We're all lovers of music, and we were all interested in building with CV. So, why not use CV to give us new music recs? Boom.

What it does

MoodSwing is a real-time AI DJ that uses CV to analyze your facial emotions and uses Gemini to recommend you a relevant song with reasoning. An ElevenLabs powered DJ even narrates in any voice style you choose! We have direct Spotify API integration, so MoodSwing can trigger playback on all of your devices, trigger another facial analysis at the end of the current song to queue more songs, and even add every recommendation to a personalized playlist so you can revisit them at any time.

How we built it

We combined multiple AI models, libraries, and APIs. YOLOv8 detects faces, and DeepFace identifies emotions. OpenCV then takes this data and overlays the info on the live webcam feed. Google Gemini generates awesome song recommendations with reasoning, which feeds into ElevenLabs to create natural, human-like DJ narration. Finally, we use the Spotify API (and the SpotiPy library) to enable playback on our devices, queue songs, and add to playlists.

Challenges we ran into

The auto-queuing was super hard, since each song has a variable song length. Our solution was to get the song length from the Spotify API, standardize the time of the ElevenLabs DJ, and ensure that the emotion analysis triggered exactly 16-23 seconds before the song ended so that the transition was seamless, exactly like how Spotify transitions work. Getting all of the API integrations in general to work with each other was also quite a challenge, since we were creating data pipelines directly between our CV system, Gemini, ElevenLabs, and Spotify to run all at once.

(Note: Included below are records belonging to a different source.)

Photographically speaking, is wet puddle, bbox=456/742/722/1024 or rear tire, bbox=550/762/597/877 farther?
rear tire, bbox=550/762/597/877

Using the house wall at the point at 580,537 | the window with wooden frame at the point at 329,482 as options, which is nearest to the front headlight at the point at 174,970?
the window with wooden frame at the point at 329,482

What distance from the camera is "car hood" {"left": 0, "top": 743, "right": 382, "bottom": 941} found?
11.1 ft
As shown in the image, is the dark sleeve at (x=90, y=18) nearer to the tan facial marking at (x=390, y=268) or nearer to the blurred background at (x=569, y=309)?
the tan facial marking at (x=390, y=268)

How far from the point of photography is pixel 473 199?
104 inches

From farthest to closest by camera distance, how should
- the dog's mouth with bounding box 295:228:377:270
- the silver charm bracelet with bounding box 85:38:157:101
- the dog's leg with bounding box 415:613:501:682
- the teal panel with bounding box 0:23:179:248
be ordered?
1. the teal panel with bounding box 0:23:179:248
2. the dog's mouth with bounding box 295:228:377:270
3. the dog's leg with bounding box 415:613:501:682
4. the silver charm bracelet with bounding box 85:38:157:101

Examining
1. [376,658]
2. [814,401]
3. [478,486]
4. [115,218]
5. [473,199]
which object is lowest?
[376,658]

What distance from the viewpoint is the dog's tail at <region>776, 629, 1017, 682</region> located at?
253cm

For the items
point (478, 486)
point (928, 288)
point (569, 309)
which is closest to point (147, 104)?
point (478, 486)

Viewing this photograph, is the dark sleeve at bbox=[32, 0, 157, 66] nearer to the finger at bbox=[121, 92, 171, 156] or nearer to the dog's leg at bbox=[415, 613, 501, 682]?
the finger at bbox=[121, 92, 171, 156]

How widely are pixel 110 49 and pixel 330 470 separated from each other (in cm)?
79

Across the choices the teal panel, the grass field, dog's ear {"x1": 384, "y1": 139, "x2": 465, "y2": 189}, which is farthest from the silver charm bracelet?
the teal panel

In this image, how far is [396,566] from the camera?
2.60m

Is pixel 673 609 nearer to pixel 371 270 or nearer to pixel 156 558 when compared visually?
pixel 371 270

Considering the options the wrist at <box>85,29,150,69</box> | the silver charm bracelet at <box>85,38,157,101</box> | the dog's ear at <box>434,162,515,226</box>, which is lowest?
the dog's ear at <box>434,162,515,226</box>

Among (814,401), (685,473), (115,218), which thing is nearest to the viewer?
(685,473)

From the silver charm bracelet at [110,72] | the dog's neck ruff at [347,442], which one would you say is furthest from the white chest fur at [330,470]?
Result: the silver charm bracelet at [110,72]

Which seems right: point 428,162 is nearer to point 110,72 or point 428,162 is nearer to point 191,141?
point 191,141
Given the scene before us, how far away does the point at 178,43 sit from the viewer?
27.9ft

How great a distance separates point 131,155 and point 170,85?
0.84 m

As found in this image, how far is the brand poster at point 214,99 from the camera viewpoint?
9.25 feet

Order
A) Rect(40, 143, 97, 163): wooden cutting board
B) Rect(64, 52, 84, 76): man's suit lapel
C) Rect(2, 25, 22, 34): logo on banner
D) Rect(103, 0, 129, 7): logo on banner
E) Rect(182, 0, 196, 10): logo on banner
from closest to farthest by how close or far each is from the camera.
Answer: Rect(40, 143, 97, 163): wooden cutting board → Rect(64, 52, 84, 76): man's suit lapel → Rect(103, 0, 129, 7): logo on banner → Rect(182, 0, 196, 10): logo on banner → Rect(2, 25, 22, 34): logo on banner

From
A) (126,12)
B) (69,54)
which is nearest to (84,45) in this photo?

Accomplishments that we're proud of

We have a TON of cool features. We added a face isolation feature for groups! Basically, we wrote an algorithm that detects the largest face in the frame and analyzes it exclusively. We also added a queuing system that triggers an emotion analysis 16-23 seconds before the song is about to end and finds the next song to play seamelssly after the previous one. We're also really proud of the Spotify API integration, since that took a very long time. We were able to get playback working across all of our devices and even created a shared playlist between all of us that MoodSwing added songs to while we were working. One last cool thing was that we managed to pull the album cover art from Spotify and integrate it into the interface.

What we learned

Since we're beginners to Hackathons, we learned a lot about collaborative programming including how to use Git. We also learned how to integrate APIs to work with each other to create a fully functioning, multi-faceted app. We also learned that vibe-coding does not solve all of your problems.

What's next for MoodSwing

We want to add multi-face balancing for groups (take the average emotional values of a group), personalized learning to remember user preferences, and more nuanced emotion and genre options. We could take intensity of the emotion into account, for example, and add new genres like jazz and classical.